With PlugThis sitting under Chrome Extensions, AI Workflow Automation, and AI Agents, how much of the extension-building process are you trying to cover? Is the goal prompt-to-working extension, or more like generating the boilerplate and helping refine pieces such as popup UI, background scripts, and permissions?
PlugThis
@crystalmei Great question! Prompt to working extension is the goal and not providing a boiler plate.
You describe what you want, PlugThis generates manifest, popup, content scripts, background scripts, permissions. It also verifies the build compiles before showing it to you, and auto-fixes if something breaks.

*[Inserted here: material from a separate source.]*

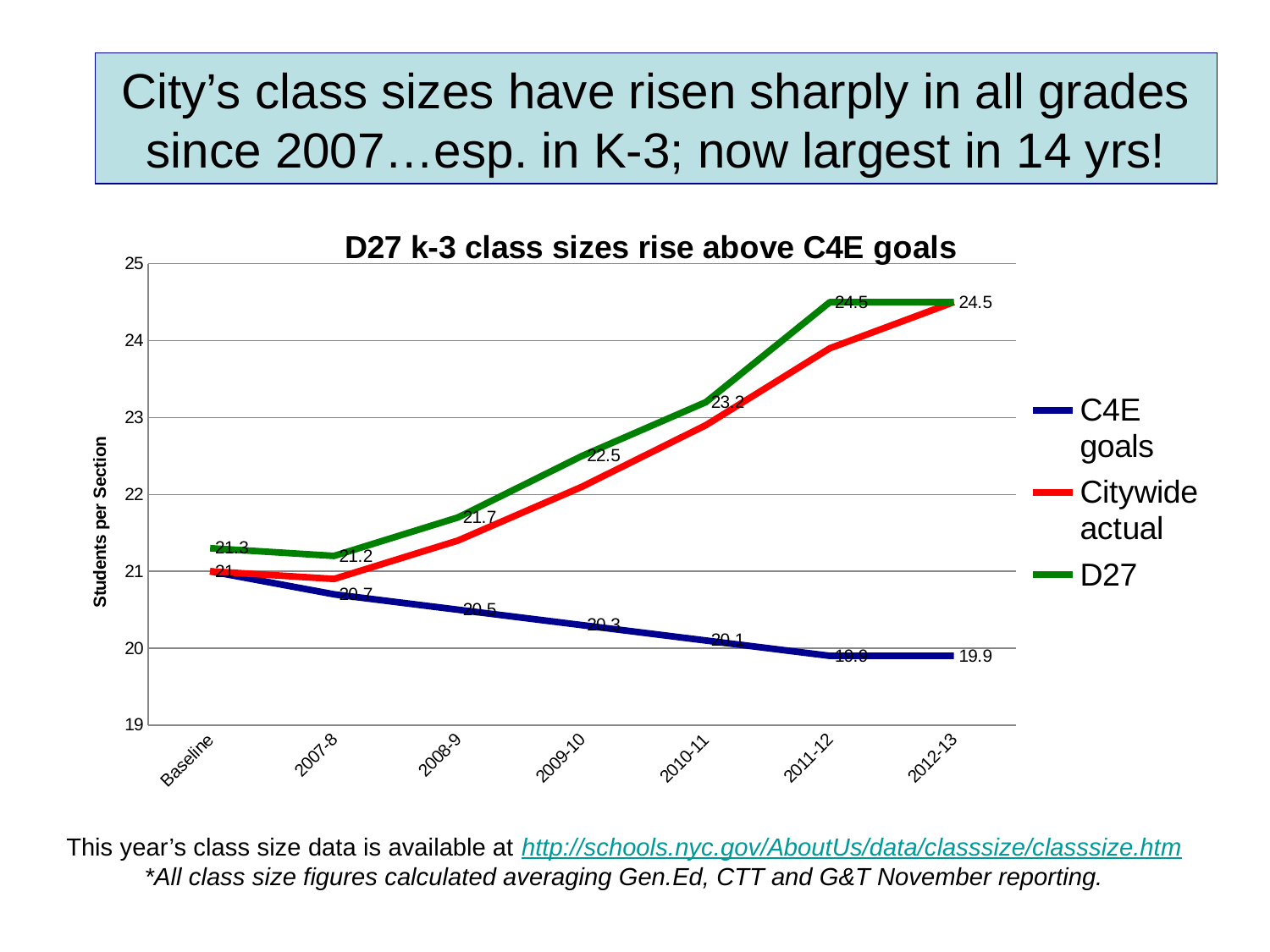
What is the D27 value for 2012-13? 24.5 Which series has the higher value in 2010-11, D27 or C4E goals? D27 What kind of chart is shown on the slide? line chart What is the D27 value for 2010-11? 23.2 How many series does the legend list? 3 Is the Citywide actual value for 2009-10 greater or less than 23? less What is the D27 value for 2009-10? 22.5 What is the C4E goals value for 2012-13? 19.9 What is the difference between the D27 value and the C4E goals value in 2012-13? 4.6 Do the C4E goals values rise or fall from Baseline to 2012-13? fall How many time periods are shown on the x axis? 7 Is the Citywide actual value for 2012-13 greater or less than 24? greater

Then you refine by chatting. "Add a keyboard shortcut", "make the popup dark" etc.
You can connect your Supabase and it wires up auth and a database. For AI features you plug in your own OpenAI or Gemini key.
When you're ready to ship, it generates the icons, screenshots and listing copy the Web Store asks for. And the code is yours to download anytime, so nothing is locked in.
Will it handle every exotic extension idea perfectly? Honestly, no. But for the stuff most people actually want to build, you go from a sentence to something installed in your browser in a couple of minutes.
We have managed to build fairly complex extensions, simply by chatting and describing what we want in plain english.
If you have an browser itch, please try out the platform. I am fairly certain PlugThis will be able to solve it.